• GIVEN TEXT:
::::::

Survey Responses Gone Bad

Mike Zawitkowski
Acorn Analytics Blog
5 min readNov 12, 2016

--

A screenshot showing a glimpse of data in a real employee engagement survey.

Do you think all the responses in that survey of yours are equal in value?

Think again.

Check out the picture above. The picture is mock up based on real survey data that my company Acorn Analytics was hired to evaluate. I wasn’t actually looking for comment data, but making my way to the last row in an Excel document of sample data, where a colleague had added some statistics we needed to review. However, the “Nobody fuc..” caught my eye. Naturally, I decided to investigate.

In case it’s not clear, here’s the backstory. A company we’ll refer to as Acme sent out an annual engagement survey to its employees. Most of the survey was numerical data, for instance Likert Scale items where a respondent must rate a statement on a scale of strongly negative to strongly positive, or on a “scale of 1 to 10…” In this particular survey, however, employees were given multiple opportunities throughout to provide “additional comments” in an open-ended format.

Reading through the rest of the responses by this one person, it was apparent in both the open-ended responses and the numerical data that the data was not very valuable. The pattern of responses suggested a lack of thoughtfulness that was troubling. Here are more comments from this same individual:

“That’s OK. Nobody fucking cares.”

“For question 7, you’ve meant reading online comic strips, right?”

“And that’s great, because they can concentrate on making the motherfucking code.”

“And I don’t fucking care.”

“I could use a raise.”

Based on these comments alone, how would you rate the value of the rest of this person’s responses in terms of value? How representative do you think this person’s response will be with other responses? Should a company include this individual’s data when you used the engagement survey to make an important strategic decision?

I’m not claiming that this person’s comments are completely without value. If there were more people who responded in a similar way, then the argument could be made that this person’s opinion is representative of a sub-culture in your organization.

If this individual had been actually providing some answers that we cared about, he (or she) could have dropped as many f bombs as he (or she) could write and the response would have been included. What was clear was that this was a bad response.

::::::

• GIVEN MATERIAL:
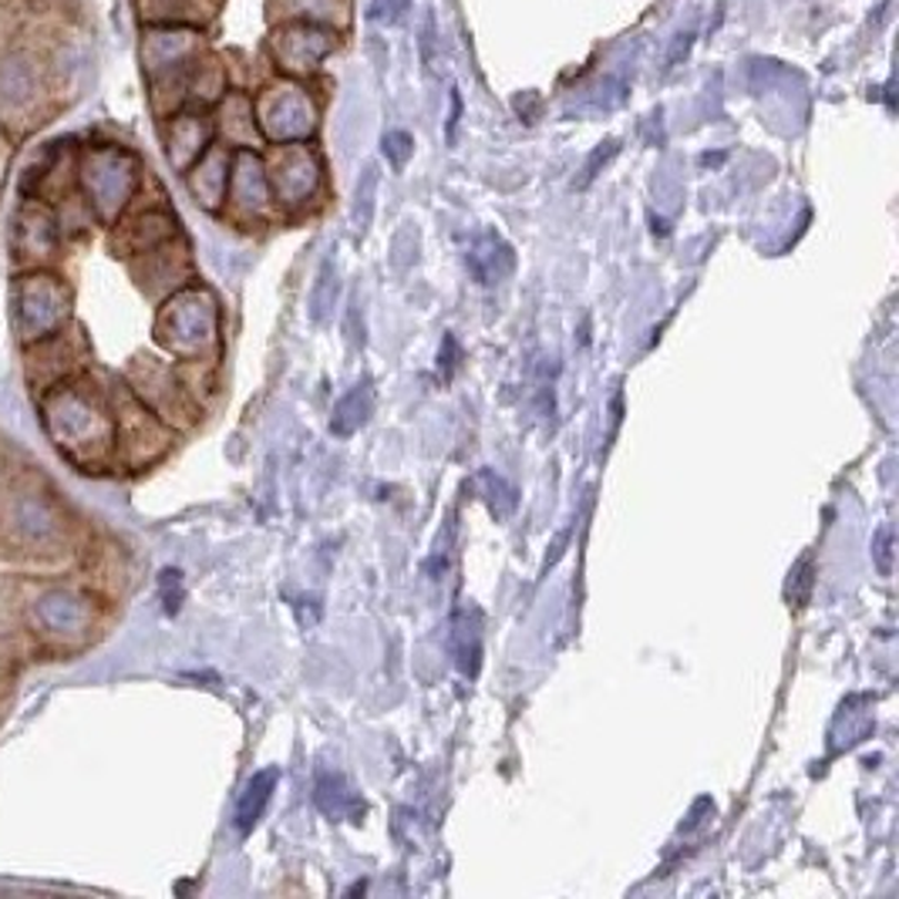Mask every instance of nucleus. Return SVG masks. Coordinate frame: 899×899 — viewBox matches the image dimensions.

::::::

• INSTRUCTIONS TO FOLLOW:
Answer these questions about the survey post:
(a) What name does the post use for the company that sent out the annual engagement survey?
(b) What kind of document was the author moving through when the comment caught the author's eye?
(c) Under what condition does the post say an argument could be made that this person's opinion represents a sub-culture in the organization?

• WRITTEN RESPONSE:
(a) Acme.
(b) An Excel document of sample data.
(c) If more people had responded in a similar way.